20. A bioelectronic stent sensor system, comprising:
a bioelectronic stent sensor device comprising a first hollow cylindrical lattice, and a second hollow cylindrical lattice attached to a first surface of the first lattice, comprising a biocompatible magnetoelastic micromesh (BMM); and
a computing system communicatively connected to the bioelectronic stent sensor device, comprising a processor and a non-transitory computer-readable medium with instructions stored thereon, which when executed by a processor, perform steps comprising:
receiving readout current signals from the bioelectronic stent sensor device; and
calculating a blood flow rate, a pressure, a pulse rate, an embolic event, a vessel stiffness or change thereof, an oxygenation, or a particle in the flow based on the readout current signals via an established empirical relationship between the readout current signals and a flow rate value.
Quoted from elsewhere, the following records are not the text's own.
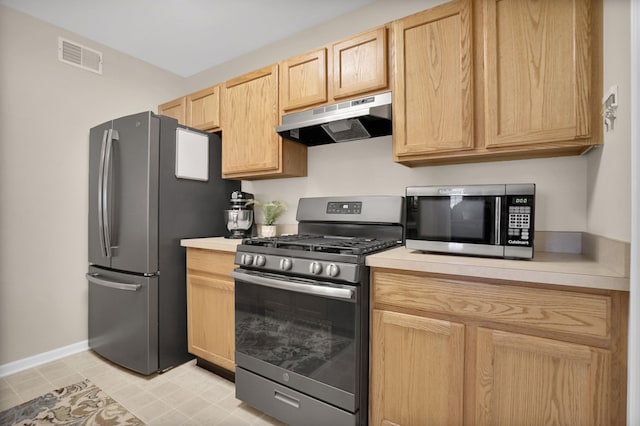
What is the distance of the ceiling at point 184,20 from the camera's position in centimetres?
210

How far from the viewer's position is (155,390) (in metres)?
1.88

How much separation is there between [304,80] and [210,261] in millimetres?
1388

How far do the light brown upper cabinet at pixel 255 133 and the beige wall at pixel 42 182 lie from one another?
1220 mm

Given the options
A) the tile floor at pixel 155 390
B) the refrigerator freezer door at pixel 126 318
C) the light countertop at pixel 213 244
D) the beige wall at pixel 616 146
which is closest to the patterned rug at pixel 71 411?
the tile floor at pixel 155 390

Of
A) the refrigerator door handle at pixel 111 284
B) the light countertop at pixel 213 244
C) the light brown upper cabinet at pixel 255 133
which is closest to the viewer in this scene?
the light countertop at pixel 213 244

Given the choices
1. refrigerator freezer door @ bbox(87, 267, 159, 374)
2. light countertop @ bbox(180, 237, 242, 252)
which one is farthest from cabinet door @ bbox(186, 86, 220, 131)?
refrigerator freezer door @ bbox(87, 267, 159, 374)

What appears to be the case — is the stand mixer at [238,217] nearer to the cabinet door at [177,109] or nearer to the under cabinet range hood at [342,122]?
the under cabinet range hood at [342,122]

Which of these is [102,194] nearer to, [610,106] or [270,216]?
[270,216]

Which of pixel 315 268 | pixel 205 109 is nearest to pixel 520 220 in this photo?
pixel 315 268

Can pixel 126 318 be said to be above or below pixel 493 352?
below

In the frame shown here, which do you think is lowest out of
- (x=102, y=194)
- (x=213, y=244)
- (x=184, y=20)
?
(x=213, y=244)

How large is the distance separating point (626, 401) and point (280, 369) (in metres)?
1.34

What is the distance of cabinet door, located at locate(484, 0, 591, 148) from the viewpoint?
47.9 inches

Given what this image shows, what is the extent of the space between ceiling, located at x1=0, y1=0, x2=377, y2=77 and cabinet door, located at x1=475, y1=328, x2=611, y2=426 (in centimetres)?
227
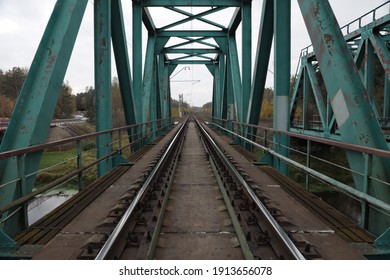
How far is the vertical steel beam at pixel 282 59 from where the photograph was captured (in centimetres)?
668

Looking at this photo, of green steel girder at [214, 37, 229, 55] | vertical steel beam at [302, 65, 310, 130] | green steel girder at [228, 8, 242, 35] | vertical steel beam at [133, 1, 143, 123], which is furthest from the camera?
vertical steel beam at [302, 65, 310, 130]

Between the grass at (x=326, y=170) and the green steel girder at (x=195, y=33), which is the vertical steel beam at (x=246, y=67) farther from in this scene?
the green steel girder at (x=195, y=33)

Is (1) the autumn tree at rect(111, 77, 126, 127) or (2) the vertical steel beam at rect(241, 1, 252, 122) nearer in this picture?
(2) the vertical steel beam at rect(241, 1, 252, 122)

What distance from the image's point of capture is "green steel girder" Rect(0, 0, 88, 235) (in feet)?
11.5

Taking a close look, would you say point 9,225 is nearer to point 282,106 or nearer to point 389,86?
point 282,106

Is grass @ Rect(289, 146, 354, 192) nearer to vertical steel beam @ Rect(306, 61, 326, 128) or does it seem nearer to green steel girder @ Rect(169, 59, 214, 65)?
vertical steel beam @ Rect(306, 61, 326, 128)

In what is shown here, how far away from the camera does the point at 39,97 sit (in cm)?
406

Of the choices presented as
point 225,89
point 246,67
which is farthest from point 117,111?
point 246,67

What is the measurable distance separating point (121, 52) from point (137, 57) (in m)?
4.39

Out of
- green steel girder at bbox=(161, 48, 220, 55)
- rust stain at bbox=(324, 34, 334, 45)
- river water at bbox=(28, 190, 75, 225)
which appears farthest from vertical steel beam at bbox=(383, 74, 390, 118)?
river water at bbox=(28, 190, 75, 225)

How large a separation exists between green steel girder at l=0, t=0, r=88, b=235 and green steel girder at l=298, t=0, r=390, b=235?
4.15m

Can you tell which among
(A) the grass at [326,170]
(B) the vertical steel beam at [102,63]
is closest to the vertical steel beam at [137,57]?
(B) the vertical steel beam at [102,63]

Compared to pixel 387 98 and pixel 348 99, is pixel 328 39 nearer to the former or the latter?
pixel 348 99

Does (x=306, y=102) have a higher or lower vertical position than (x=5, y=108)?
lower
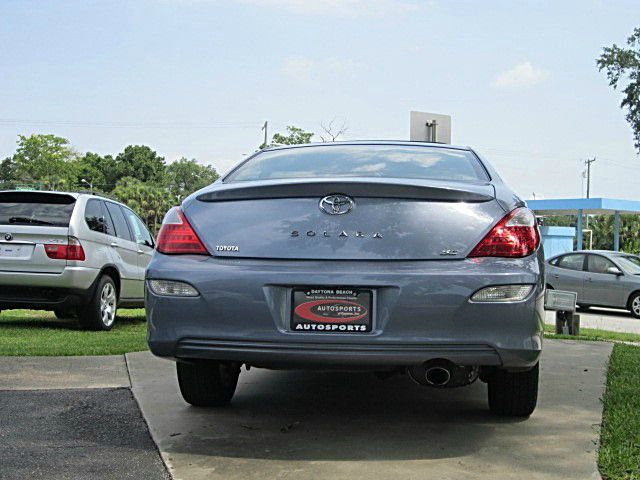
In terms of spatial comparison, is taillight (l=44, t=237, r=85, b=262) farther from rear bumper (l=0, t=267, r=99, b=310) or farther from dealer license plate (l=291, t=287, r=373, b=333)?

21. The system of claim 20, wherein the bioelectronic stent sensor device is wirelessly communicatively connected to the computing system via a wireless communication protocol comprising 3G, 4G/LTE, 5G, 6G, Bluetooth, Bluetooth Low Energy (BLE), Zigbee, or near-field communication (NFC).
22. A blood flow rate monitoring method, comprising:
providing the bioelectronic stent sensor system of claim 20;
implanting the bioelectronic stent sensor device via a standard stent placement procedure;
receiving readout current signals from the bioelectronic stent sensor device on the computing system; and
calculating a blood flow rate a pressure, a pulse rate, an embolic event, a vessel stiffness or change thereof, an oxygenation, or a particle in the flow based on the readout current signals via an established empirical relationship between the readout current signals and a flow rate value.
23. The method of claim 22, wherein finite element analysis (FEA) is used to establish the empirical relationship between the readout current signals and the flow rate value.